▶ **Supplied data**:
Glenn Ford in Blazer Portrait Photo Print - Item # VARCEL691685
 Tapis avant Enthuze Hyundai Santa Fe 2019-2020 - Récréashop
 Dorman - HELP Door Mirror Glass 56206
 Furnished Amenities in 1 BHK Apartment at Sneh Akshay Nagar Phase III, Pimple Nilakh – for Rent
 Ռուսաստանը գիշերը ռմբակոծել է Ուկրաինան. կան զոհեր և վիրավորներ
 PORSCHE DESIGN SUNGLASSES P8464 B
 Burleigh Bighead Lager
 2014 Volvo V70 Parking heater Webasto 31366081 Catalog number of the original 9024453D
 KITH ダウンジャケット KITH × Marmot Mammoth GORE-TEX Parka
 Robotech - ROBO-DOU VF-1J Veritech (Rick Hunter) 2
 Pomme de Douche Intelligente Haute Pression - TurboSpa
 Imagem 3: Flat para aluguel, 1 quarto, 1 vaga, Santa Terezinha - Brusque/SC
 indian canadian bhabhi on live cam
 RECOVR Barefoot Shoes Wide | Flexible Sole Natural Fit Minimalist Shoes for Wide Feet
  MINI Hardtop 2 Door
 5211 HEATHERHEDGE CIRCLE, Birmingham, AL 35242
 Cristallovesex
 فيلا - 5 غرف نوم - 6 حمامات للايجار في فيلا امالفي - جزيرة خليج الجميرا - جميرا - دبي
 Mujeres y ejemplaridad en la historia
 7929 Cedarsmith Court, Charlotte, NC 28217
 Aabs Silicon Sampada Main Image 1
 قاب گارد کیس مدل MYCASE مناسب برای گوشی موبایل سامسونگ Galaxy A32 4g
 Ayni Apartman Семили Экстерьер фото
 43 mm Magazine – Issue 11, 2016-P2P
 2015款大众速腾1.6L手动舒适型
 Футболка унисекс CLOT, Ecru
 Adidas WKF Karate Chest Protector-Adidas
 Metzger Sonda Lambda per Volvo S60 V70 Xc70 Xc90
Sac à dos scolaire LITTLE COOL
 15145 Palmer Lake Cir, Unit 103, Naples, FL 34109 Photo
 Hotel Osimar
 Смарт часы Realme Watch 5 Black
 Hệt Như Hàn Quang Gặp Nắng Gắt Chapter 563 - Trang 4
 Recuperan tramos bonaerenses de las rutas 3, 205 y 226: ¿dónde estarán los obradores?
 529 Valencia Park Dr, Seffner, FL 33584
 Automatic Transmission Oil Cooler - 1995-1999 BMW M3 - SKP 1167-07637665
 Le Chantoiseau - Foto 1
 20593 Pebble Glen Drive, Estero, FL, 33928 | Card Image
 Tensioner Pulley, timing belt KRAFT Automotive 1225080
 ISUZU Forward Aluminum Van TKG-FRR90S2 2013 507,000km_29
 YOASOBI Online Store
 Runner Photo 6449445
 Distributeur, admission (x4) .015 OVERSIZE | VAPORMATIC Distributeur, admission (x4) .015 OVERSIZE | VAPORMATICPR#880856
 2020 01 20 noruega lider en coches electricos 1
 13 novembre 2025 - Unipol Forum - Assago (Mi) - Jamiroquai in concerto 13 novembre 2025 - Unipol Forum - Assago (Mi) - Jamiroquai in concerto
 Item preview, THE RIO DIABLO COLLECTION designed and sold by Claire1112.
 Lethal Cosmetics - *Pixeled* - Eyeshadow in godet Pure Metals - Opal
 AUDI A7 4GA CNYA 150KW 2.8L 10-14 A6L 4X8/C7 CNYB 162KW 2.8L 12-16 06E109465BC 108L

▶ **Task requirements**: Your answer must be an exact transcription of the lines from the one containing "20593 Pebble Glen" through the last line of the records above, and nothing else.

▶ **Output for this task**:
 20593 Pebble Glen Drive, Estero, FL, 33928 | Card Image
 Tensioner Pulley, timing belt KRAFT Automotive 1225080
 ISUZU Forward Aluminum Van TKG-FRR90S2 2013 507,000km_29
 YOASOBI Online Store
 Runner Photo 6449445
 Distributeur, admission (x4) .015 OVERSIZE | VAPORMATIC Distributeur, admission (x4) .015 OVERSIZE | VAPORMATICPR#880856
 2020 01 20 noruega lider en coches electricos 1
 13 novembre 2025 - Unipol Forum - Assago (Mi) - Jamiroquai in concerto 13 novembre 2025 - Unipol Forum - Assago (Mi) - Jamiroquai in concerto
 Item preview, THE RIO DIABLO COLLECTION designed and sold by Claire1112.
 Lethal Cosmetics - *Pixeled* - Eyeshadow in godet Pure Metals - Opal
 AUDI A7 4GA CNYA 150KW 2.8L 10-14 A6L 4X8/C7 CNYB 162KW 2.8L 12-16 06E109465BC 108L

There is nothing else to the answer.